Request →
Revise the items between the lines holding "What physical distance" and "How far is the wall", inclusive, changing "spatial distance" to "separation" and leaving everything else unchanged. Give only those revised lines.

Begin Provided entries

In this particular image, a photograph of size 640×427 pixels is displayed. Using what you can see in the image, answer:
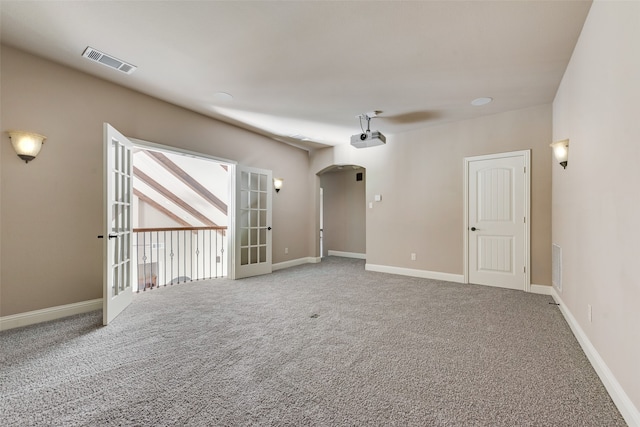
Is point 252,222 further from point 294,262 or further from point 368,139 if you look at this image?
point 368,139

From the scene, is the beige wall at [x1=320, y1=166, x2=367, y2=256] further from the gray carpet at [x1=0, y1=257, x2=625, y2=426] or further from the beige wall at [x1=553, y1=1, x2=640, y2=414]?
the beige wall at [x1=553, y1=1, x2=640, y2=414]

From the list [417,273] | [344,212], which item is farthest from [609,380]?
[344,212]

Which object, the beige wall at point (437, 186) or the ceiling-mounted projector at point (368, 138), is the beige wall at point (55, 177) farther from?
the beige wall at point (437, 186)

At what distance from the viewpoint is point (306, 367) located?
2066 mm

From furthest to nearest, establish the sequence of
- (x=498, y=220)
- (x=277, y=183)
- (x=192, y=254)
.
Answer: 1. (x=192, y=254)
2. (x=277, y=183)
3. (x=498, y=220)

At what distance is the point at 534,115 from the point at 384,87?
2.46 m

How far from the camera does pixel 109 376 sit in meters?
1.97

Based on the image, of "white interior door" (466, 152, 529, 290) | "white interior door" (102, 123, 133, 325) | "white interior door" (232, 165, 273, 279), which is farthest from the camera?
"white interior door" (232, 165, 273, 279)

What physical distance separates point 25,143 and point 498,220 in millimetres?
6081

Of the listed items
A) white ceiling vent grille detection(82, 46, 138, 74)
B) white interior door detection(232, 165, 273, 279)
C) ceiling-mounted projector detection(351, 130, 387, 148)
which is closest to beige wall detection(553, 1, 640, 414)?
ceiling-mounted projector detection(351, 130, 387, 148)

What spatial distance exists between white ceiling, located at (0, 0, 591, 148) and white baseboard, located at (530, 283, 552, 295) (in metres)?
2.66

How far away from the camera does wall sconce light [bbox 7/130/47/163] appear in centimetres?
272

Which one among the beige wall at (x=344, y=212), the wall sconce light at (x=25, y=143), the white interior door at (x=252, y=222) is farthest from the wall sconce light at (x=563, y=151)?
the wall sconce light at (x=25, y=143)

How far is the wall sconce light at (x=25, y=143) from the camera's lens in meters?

End Provided entries
Begin Provided entries

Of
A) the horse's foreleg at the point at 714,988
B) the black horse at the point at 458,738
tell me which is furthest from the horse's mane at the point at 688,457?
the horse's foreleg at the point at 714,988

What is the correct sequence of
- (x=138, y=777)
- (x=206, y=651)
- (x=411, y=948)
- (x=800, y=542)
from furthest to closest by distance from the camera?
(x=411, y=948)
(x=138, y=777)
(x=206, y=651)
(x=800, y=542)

End Provided entries
Begin Provided entries

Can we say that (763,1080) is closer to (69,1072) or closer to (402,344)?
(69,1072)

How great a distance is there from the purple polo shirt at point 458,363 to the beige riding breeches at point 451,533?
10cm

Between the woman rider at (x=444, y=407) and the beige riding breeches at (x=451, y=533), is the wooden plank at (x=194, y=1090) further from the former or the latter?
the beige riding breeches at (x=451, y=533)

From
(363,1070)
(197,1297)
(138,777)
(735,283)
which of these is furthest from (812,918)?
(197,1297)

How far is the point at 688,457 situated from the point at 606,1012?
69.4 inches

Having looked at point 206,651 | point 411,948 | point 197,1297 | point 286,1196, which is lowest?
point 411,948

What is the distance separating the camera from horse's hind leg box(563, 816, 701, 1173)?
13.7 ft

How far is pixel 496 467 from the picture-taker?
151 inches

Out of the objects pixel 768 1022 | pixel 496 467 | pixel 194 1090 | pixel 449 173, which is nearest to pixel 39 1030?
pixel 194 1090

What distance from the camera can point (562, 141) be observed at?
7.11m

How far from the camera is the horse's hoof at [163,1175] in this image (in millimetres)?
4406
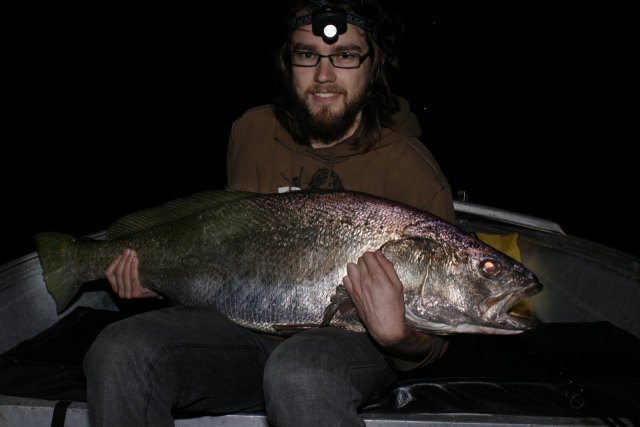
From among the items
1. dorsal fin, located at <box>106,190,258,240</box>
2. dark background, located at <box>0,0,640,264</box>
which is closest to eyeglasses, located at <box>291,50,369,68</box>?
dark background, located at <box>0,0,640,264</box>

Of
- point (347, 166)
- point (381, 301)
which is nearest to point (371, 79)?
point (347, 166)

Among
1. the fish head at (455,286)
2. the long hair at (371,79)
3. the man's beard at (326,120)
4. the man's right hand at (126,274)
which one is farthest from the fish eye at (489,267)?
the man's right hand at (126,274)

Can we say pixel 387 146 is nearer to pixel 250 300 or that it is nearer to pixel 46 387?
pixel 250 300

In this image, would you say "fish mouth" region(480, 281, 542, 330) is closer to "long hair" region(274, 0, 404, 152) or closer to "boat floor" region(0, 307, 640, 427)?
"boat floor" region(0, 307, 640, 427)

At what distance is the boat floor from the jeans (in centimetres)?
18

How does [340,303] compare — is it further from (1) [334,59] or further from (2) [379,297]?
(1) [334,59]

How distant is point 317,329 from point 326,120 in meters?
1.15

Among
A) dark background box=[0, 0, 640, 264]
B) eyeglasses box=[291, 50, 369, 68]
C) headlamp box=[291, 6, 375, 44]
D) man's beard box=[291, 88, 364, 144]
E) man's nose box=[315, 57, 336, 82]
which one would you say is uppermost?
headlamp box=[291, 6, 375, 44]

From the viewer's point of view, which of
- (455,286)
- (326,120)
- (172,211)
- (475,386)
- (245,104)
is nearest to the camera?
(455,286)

End Provided entries

Response below →
What physical distance separates point 25,143 and point 498,220 in millimetres?
6081

Of the listed items
A) white ceiling vent grille detection(82, 46, 138, 74)
B) white interior door detection(232, 165, 273, 279)
C) ceiling-mounted projector detection(351, 130, 387, 148)
which is closest to beige wall detection(553, 1, 640, 414)?
ceiling-mounted projector detection(351, 130, 387, 148)

What separation exists between white ceiling, located at (0, 0, 591, 148) and white baseboard, located at (530, 283, 552, 295) (in metres)?
2.66

How far away from the camera does wall sconce light [bbox 7/130/47/163] appear in centimetres?
272

Which one among the beige wall at (x=344, y=212), the wall sconce light at (x=25, y=143), the white interior door at (x=252, y=222) is farthest from the wall sconce light at (x=563, y=151)?
the wall sconce light at (x=25, y=143)

How far is the wall sconce light at (x=25, y=143) from the camera's lens in meters?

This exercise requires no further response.